| DOCUMENT EXTRACT |
++++
Please excuse me if this is something blindingly obvious, but having now
encountered this in several circumstances, but I have been unable to find a
resolution in the docs (perhaps I just missed it?).

In actuality we encountered the problem when doing some nasty joins, but the
problem seems really to be more fundamental as we've reproduced the problem
without a join...

We're using MySQL 4.0.1 on Linux (from the RPM).  We have an InnoDB table,
'click' with 6 or so indexes on it.  Notably:
-`id` is the PRIMARY KEY.
-`sequence_log_id` has a non-unique index.

The problem is when we do queries that involve columns *not* available
directly from the index, MySQL absolutely refuses to use an index for
looking up rows.  See the output from EXPLAIN for each of these queries:

SELECT COUNT(*) FROM click WHERE sequence_log_id IS NOT NULL;
+-------+-------+-----------------+-----------------+---------+------+------
--+-------------------------+
| table | type  | possible_keys   | key             | key_len | ref  | rows
| Extra                   |
+-------+-------+-----------------+-----------------+---------+------+------
--+-------------------------+
| click | index | sequence_log_id | sequence_log_id |       5 | NULL |
939470 | where used; Using index |
+-------+-------+-----------------+-----------------+---------+------+------
--+-------------------------+


SELECT COUNT(*), SUM(actual_revenue) FROM click WHERE sequence_log_id IS NOT
NULL;
+-------+------+-----------------+------+---------+------+--------+---------
---+
| table | type | possible_keys   | key  | key_len | ref  | rows   | Extra
|
+-------+------+-----------------+------+---------+------+--------+---------
---+
| click | ALL  | sequence_log_id | NULL |    NULL | NULL | 939470 | where
used |
+-------+------+-----------------+------+---------+------+--------+---------
---+
(`actual_revenue` isn't part of the index.
++++
| INFORMATION PROVIDED |
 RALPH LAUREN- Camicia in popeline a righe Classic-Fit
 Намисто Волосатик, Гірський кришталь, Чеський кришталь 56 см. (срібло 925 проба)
++++
| BRIEF |
Summarize the MySQL message in two sentences. The material has no connection to the MySQL message.

| ANSWER SECTION |
An InnoDB table called 'click', running on MySQL 4.0.1 on Linux, has several indexes, including a primary key on `id` and a non-unique index on `sequence_log_id`. When a query involves a column not available directly from the index, such as `actual_revenue`, MySQL refuses to use an index for looking up rows, and EXPLAIN output for two COUNT queries shows this.